Michel Barnier’s journey from Mr Brexit to French PM
In July 2016, a month after the UK voted to leave the EU, Mr Juncker – who said he wanted an “experienced politician for this difficult job” – picked Mr Barnier to negotiate the Brexit deal.
His nomination was a surprise for some of Mr Barnier’s fellow Frenchmen, who had never held him in particularly high esteem. Only a few years earlier, a journalist from French paper Libération had famously said that Mr Barnier – by then a veteran politician – would always just be a “nice, white-teethed skier, ever so intellectually limited”.
On the EU side, however, Mr Barnier was well known for being diligent and methodical. Crucially, he was also seen as cool-headed – a valuable trait during the first febrile months after the Brexit referendum.
Throughout the gruelling Brexit process he had to work with an ever-changing cast of British negotiators and prime ministers, but Mr Barnier remained largely unflappable, facing what he repeatedly called a “costly and painful divorce”.
Although he was most often pictured sitting around negotiating tables in Brussels or London, much of the work to disentangle the UK from the EU was done by Mr Barnier’s staff. Behind the scenes, his chief task was to travel around Europe and build consensus among the 27 member states to ensure the EU maintained a united front.
In the process, he became a familiar sight on TV screens on both sides of the Channel and beyond – tall, sleek and debonaire, generally flanked by an EU flag and typically inscrutable.
There was little emotion in his voice when, seamlessly switching from English to French, he announced on 24 December 2020 that the EU and the UK had reached a post-Brexit trade deal.
Mr Barnier – ever fond of hiking metaphors – had once likened Brexit to climbing a mountain. Soon after that peak was conquered, he began his ascent to the next one.

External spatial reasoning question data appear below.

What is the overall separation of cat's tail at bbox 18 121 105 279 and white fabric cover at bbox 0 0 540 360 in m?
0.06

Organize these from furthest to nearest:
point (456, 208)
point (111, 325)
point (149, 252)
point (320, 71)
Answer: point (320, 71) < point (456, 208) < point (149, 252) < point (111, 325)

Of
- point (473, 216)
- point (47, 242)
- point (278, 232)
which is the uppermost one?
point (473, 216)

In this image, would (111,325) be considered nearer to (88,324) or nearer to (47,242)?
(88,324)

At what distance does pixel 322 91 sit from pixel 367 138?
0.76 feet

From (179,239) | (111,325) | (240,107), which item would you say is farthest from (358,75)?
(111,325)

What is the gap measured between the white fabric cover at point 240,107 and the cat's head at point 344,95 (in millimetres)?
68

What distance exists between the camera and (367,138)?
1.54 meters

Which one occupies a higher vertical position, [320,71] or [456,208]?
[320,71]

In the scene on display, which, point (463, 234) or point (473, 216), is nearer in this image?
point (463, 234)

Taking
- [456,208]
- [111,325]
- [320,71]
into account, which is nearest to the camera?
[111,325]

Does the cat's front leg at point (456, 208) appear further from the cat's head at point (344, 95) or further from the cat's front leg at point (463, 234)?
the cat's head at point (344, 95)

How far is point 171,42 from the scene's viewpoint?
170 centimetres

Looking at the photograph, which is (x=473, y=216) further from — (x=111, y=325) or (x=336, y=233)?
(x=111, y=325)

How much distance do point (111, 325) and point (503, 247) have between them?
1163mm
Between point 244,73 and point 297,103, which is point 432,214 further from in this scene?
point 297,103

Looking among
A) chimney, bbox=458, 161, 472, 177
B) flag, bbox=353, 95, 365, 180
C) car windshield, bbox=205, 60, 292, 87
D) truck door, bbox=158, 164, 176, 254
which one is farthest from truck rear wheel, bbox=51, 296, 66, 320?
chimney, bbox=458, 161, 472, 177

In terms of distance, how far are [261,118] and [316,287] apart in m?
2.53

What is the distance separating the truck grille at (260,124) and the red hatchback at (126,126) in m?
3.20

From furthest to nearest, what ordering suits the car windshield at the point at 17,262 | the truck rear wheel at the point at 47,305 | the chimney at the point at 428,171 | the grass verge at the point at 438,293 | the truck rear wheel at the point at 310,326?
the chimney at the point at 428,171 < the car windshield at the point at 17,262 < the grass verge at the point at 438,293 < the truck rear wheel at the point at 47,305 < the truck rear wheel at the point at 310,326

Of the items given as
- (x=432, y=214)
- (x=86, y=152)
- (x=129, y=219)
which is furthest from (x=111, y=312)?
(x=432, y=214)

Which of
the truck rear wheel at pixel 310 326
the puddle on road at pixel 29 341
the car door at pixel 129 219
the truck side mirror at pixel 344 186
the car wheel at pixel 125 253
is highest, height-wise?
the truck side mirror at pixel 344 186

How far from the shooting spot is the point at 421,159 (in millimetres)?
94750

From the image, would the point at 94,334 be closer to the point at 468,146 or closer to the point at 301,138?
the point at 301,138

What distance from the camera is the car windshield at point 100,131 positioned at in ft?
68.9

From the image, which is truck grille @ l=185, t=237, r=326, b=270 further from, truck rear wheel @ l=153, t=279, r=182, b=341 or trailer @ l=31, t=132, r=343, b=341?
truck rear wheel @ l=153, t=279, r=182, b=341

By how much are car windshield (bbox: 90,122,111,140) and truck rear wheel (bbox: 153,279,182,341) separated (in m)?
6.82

In the summer of 2021, he launched a bid to be conservative candidate in the 2022 French presidential election, sparing no criticism of President Emmanuel Macron, who he said had ruled France in an “arrogant” manner.
Away from Brussels, Mr Barnier began to shed his image of a consummate EU technocrat.
He called for staunch anti-immigration policies to be implemented in France and across the EU, and said France should be able to ignore certain rulings of the European Court of Justice and the European Court of Human Rights. Some observers were surprised, and interpreted this as populist move.
Others felt Mr Barnier was merely heeding the lessons of Brexit and keeping an eye on the mood of voters.